SUPPLIED TEXT
§

Claude Lorrain Paintings
1600 - 1682 France, Baroque
The Expulsion of Hagar, 1668
Oil on canvas, 42.13 x 55.12 inches [107 x 140 cm]
Alte Pinakothek, Munich Landscapes
A pair of landscapes, the Expulsion of Hagar and the Landscape with Hagar and the Angel of 1668 in the Alte Pinakothek, Munich, are further examples of Claude Lorrain's often-repeated essay on the theme of the morning and evening landscape. Again, the figures play a tiny and almost insignificant part in the picture, although in the Expulsion there is a feeling that they are reacting to the inhospitable nature of the cool morning. Such paintings, or pendants as they came to be known, were a great favourite with collectors because they were easier to hang in a room whose design was formal. A surprising number of painters of all schools in the seventeenth century painted pictures in this way, although an informality of hanging which developed in the nineteenth century has often obscured this.
The biblical story depicted in The Expulsion of Hagar by Lorrain is the following.
Hagar, the Egyptian hand maiden of Sarah was the mother of Ishmael, Abraham's first son. When Isaac, Sarah's son, was born Ishmael mocked his younger brother so that Sarah asked Abraham to banish him, together with his mother. Abraham provided them with bread and a botle of water and sent them of into the desert of Beersheba. When the water was spent Hagar put Ismael under a bush to die and then sat some way off, weeping. But an angel appearred, by tradition the archangel Michael, and disclosed a well of water near by, so they were both saved. Two scenes, the banishment, and the appearence of the angel are common in 17th century Italian and Dutch painting.

§

Decide whether each statement agrees with the Claude Lorrain text, answering yes or no and quoting the words that decide it: (a) Collectors liked pendants because they were easier to hang in a formally designed room. (b) The figures dominate the picture. (c) The Expulsion of Hagar is painted on wood panel.

§

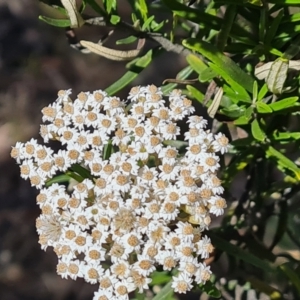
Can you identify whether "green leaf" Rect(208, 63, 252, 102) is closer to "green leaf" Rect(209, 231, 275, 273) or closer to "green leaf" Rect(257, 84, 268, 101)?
"green leaf" Rect(257, 84, 268, 101)

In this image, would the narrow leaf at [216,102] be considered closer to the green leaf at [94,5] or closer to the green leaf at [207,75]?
the green leaf at [207,75]

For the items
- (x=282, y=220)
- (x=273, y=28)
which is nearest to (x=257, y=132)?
(x=273, y=28)

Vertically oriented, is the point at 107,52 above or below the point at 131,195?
above

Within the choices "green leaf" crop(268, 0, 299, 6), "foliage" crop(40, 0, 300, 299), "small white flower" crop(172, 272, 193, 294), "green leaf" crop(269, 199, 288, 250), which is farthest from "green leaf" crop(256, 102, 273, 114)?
"green leaf" crop(269, 199, 288, 250)

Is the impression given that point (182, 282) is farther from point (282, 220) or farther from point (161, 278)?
point (282, 220)

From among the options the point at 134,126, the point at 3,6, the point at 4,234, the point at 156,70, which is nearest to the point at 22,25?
the point at 3,6

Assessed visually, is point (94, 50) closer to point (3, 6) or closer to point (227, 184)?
point (227, 184)
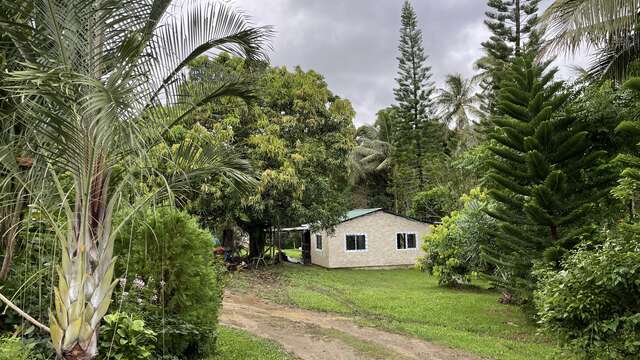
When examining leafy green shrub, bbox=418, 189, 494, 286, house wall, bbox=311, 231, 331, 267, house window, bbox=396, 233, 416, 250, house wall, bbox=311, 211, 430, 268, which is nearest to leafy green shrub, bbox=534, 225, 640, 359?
leafy green shrub, bbox=418, 189, 494, 286

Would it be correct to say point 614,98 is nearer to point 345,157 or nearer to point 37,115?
point 37,115

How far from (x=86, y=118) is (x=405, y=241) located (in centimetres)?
2212

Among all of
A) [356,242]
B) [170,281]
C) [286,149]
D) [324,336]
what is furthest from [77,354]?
[356,242]

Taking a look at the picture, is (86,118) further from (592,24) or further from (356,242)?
(356,242)

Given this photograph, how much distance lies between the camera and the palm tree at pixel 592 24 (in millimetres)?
6988

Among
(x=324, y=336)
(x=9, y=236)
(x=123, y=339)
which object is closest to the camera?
(x=123, y=339)

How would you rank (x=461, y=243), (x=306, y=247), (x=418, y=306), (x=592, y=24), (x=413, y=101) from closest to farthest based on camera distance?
(x=592, y=24) → (x=418, y=306) → (x=461, y=243) → (x=306, y=247) → (x=413, y=101)

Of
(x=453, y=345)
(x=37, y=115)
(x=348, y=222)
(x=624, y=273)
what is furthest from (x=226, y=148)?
(x=348, y=222)

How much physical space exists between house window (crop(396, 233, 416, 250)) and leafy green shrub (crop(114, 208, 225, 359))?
18804 millimetres

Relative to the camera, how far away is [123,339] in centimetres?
451

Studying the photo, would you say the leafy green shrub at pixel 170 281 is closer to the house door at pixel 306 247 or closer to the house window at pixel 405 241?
the house window at pixel 405 241

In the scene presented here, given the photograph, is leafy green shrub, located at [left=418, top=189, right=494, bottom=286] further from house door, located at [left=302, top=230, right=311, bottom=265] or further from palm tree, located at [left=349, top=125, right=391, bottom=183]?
palm tree, located at [left=349, top=125, right=391, bottom=183]

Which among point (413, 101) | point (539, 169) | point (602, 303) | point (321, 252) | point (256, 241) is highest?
point (413, 101)

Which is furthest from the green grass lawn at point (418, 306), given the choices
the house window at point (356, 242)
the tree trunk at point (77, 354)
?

§

TASK RESPONSE
(a) Yes: "were a great favourite with collectors because they were easier to hang in a room whose design was formal"
(b) No: "the figures play a tiny and almost insignificant part in the picture"
(c) No: "Oil on canvas"